Page excerpt »
[Begin]

Extensibility & Object-Relational Systems

DBMS vs. OS Extensibility

OS extensibility raises the frightening question "what is an operating system"

is it UNIX with hooks to allow control over certain policies?
is it a hardware abstraction with the minimum functionality to do protection and accounting? Why is that "extensibility", and not "minimality"?
David Boies and Bill Gates did little to clarify the question.
"If you have to ask, you'll never know." -- Louis Armstrong, when asked "What is Jazz?"

In the end, OS extensibility is hard to pin down because OSes have no functional spec.

By contrast, relational databases had a clear functional spec, SQL. After its initial success, there was interest in bringing the functionality to new apps not met by the current spec. This all got tied up in a war about object-orientedness (the DB community's history of models and languages became necessarily intwined with the system issues; OOness was hot back then.) Resulted in two research thrusts:

Object-Relational DBMSs:Inject more functionality "through" the relational spec, while keeping things declarative and high-performance.
Object-Oriented DBMSs: Take an OO programming language, add persistence and transactions, and some declarative features. ("Making Smalltalk a Database System", Copeland & Maier, SIGMOD 1984.)

Extensibility: The Ultimate API Design Challenge

Elegance of extensibility API drives both Performance and Functionality

Q: What's the difference between an API and a language?

[End]

[Rows of spatial question data]
[Begin]

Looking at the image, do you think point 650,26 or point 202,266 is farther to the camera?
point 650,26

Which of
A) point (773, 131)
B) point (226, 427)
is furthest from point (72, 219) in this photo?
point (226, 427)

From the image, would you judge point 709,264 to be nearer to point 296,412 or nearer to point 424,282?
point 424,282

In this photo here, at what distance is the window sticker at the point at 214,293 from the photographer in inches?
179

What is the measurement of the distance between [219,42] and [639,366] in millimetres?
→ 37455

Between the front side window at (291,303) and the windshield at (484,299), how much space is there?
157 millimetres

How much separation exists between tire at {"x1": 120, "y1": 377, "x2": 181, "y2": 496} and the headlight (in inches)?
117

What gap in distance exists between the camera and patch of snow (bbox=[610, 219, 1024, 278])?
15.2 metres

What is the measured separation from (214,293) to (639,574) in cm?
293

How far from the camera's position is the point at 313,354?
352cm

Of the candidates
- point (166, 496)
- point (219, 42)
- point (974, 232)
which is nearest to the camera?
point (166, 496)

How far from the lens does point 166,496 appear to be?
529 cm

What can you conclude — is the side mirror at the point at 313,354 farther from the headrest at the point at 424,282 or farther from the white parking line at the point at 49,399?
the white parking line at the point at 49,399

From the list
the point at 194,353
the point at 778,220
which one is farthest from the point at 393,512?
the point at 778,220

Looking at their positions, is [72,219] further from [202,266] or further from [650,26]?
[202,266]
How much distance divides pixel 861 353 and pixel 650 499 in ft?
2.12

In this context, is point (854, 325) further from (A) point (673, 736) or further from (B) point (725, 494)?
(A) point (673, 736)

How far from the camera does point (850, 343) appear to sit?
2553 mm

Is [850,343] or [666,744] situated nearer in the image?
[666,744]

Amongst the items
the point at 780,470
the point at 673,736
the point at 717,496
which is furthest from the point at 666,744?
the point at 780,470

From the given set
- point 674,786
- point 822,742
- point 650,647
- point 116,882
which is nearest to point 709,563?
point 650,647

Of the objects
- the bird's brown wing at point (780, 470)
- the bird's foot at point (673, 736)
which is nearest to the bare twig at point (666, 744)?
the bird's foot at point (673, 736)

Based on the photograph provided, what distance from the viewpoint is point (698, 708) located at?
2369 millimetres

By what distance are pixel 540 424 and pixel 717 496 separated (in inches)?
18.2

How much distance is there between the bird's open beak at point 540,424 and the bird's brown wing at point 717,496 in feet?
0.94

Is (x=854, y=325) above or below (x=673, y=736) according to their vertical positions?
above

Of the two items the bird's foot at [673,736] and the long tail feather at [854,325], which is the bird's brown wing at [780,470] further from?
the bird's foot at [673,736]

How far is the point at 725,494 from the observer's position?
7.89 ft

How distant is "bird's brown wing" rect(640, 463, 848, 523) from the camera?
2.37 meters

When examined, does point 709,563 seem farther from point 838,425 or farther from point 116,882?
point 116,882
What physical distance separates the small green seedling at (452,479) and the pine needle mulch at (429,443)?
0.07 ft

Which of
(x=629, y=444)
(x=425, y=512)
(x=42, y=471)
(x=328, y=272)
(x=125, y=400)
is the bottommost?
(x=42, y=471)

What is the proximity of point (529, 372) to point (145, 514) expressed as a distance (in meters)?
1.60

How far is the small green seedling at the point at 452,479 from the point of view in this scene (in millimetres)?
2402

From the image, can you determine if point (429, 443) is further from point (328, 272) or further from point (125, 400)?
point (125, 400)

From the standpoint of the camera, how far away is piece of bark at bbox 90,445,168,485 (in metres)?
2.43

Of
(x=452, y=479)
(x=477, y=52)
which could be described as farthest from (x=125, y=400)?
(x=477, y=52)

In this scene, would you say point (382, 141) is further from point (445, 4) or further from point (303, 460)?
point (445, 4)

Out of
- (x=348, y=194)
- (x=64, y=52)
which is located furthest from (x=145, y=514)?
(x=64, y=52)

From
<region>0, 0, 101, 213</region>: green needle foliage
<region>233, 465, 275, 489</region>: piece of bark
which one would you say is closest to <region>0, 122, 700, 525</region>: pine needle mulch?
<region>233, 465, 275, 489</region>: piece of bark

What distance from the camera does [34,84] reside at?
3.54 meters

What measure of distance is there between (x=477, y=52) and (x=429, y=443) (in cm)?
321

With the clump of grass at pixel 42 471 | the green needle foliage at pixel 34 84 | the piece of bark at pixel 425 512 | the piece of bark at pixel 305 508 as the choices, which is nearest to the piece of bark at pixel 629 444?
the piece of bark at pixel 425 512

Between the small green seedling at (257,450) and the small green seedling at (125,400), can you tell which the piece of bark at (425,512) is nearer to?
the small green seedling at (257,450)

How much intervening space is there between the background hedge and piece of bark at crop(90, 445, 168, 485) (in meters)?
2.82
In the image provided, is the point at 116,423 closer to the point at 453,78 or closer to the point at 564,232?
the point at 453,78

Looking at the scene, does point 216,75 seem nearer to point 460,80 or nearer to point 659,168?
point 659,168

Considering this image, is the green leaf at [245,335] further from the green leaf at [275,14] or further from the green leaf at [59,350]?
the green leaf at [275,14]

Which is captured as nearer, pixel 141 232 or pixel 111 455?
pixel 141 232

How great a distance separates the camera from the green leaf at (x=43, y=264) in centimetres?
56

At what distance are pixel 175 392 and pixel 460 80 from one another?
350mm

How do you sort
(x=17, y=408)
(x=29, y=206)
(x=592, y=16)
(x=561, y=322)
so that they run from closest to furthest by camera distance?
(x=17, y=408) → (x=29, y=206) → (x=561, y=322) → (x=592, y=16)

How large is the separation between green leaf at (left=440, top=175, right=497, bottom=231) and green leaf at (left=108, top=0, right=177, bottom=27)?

[End]

What you need to do »
**A.** Print the passage of the extensibility notes starting with "Object-Relational DBMSs:Inject more" and going on through "and a language?".
**B.** Answer these questions on the extensibility notes:
(i) What functional spec did relational databases have?
(ii) Which paper is cited for Object-Oriented DBMSs, and who wrote it?
(iii) Who is quoted as saying "If you have to ask, you'll never know."?
**C.** Go on with the extensibility notes from the point at which they stop.
The items have no connection to the extensibility notes.

Task-by-task results »
**A.**
Object-Relational DBMSs:Inject more functionality "through" the relational spec, while keeping things declarative and high-performance.
Object-Oriented DBMSs: Take an OO programming language, add persistence and transactions, and some declarative features. ("Making Smalltalk a Database System", Copeland & Maier, SIGMOD 1984.)

Extensibility: The Ultimate API Design Challenge

Elegance of extensibility API drives both Performance and Functionality

Q: What's the difference between an API and a language?

**B.**
(i) SQL.
(ii) "Making Smalltalk a Database System," by Copeland & Maier (SIGMOD 1984).
(iii) Louis Armstrong, when asked "What is Jazz?"

**C.**
Program as Proof, API as axioms

A good API is a minimal, sound, complete set of axioms
Minimality must include performance goals! i.e. functionally specify your performance needs.
Example of non-minimal specification: Nemesis.

Nemesis folks said "servers cause QoS crosstalk, so we won't have servers"
Real minimal goal was to have accurate accounting to do proportional-share allocation
They assumed that per-process accounting was a given, rather than designing an extensible accounting API.

Getting the right API is perhaps the most tricky part of systems design.

Note the top-down design philosophy!

What are the basic hooks needed to do all variants of feature X that one could imagine?

or more fundamentally, what is feature X really about, in a fundamental, variant-independent way?
a wonderful question to ask -- the best part of doing extensibility research is that you clean up ideas.

Not: how to I wedge in variant X1 and X2 (too specific, bottom-up)
Yet: such thinking always seems to come up

Basic engineering tension in extensible systems: flexibility vs. elegance

Overgeneralizing drives you to a meaningless LCD. The turing machine is NOT a nice extensibility API.
"Things should be made as a simple as possible -- but no simpler" -- Einstein

Why isn't extensibility more popular in industry?

Balancing taste/evolvability/manageability against the desire to satisfy a short-term need (prove you can do X for marketing reasons -- happens in research a lot!) or to satisfy a specific customer (who will pay $$ tomorrow for X).
Big systems have very few "users" who are knowledgable enough to deal with extensibility features. As a result, each such user is irrelevant unless they're huge. And if they're huge, they merit a custom hack.
Extensibility therefore hard to market, hard to monetize....a long-term investment.

What's Wrong with Relational?

In the early 80’s, it became clear that Relational systems were not powerful enough for non-administrative data-intensive applications of the day:

CAD/CAM
CASE
GIS
etc.

Can roll the logic in the app, but two key problems:

would like function-shipping rather than data-shipping
impedance mismatch

The relational data model (as implemented!) is "semantically impoverished":

fixed set of base types (integer, float, etc)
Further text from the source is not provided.